Un giorno arrivò in ufficio sconvolta: suo marito l’aveva inseguita con il
furgone, mentre viaggiava sullo scooter. Era una Testimone di Geova e dovette
passare ancora moltissimo tempo prima di potersi finalmente sentire di nuovo
libera. Decisi di scrivere la sua storia perché altri potessero conoscerla.»
Purtroppo la
sua è una vicenda più comune di quanto non si pensi: le persone attirate da
questi gruppi, che sentono il fascino di una comunità apparentemente amorevole,
sono moltissime.
«In questo
mondo di conoscenze virtuali, è facile essere attratti da chi ci fa sentire
amati. I movimenti religiosi non tradizionali, anche in questi giorni di
scetticismo religioso, si prodigano per aiutare un’anima in difficoltà e questo
funziona da calamita.»
Leggendo il
tuo libro ho provato una grande simpatia per Milena, che è naturalmente un nome
di fantasia, e un forte desiderio di poterla aiutare. Com’è possibile farlo?
«Purtroppo è
quasi impossibile, finché una persona fa parte dei Testimoni di Geova, provare
ad aiutarla, provare a farla uscire.

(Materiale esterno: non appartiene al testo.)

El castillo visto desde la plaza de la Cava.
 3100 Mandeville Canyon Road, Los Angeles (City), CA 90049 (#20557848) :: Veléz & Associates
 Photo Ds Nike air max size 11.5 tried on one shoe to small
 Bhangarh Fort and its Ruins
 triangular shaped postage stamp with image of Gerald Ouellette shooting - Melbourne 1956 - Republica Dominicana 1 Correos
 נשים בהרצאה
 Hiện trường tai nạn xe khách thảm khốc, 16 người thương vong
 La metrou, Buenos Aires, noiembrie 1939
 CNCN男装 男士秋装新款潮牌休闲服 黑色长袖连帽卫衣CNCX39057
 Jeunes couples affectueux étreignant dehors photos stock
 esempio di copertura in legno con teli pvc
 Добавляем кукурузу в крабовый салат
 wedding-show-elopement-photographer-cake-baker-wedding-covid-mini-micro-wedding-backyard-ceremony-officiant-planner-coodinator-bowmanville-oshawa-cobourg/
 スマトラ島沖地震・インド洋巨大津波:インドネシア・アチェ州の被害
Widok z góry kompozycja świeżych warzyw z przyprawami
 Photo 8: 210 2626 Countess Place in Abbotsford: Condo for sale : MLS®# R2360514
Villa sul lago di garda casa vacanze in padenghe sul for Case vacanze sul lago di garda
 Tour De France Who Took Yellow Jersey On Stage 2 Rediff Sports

All’interno della comunità, sebbene quasi
segregati, sono il ritratto della serenità.»
Fortunatamente
la storia di Milena si è conclusa bene: dopo una serie di grandi delusioni, è
riuscita a rifarsi una vita fuori dal gruppo. E anche a concedersi cose prima
proibite, come appunto un tatuaggio.
«L’incontro
con il tatuatore è accaduto realmente e, nella prima versione del libro,
tagliata in parte dall’editore, c’erano molti dialoghi tra i due personaggi. Era
lui che mostrava i sentimenti di rabbia e incredulità che ho provato io, al
racconto di Milena.»
Una rabbia che
forse la sua famiglia non aveva provato?
«Certo, una
famiglia unita e presente avrebbe potuto impedire il destino della mia collega,
ma non solo. Un carattere docile e remissivo e una buona dose di ingenuità
hanno fatto il resto. Strano come una qualità importante come la generosità sia
stata, in questo caso, un ostacolo alla serenità di Milena; si tratta però di
una generosità sprovveduta, frutto della giovane età e dell’inesperienza.»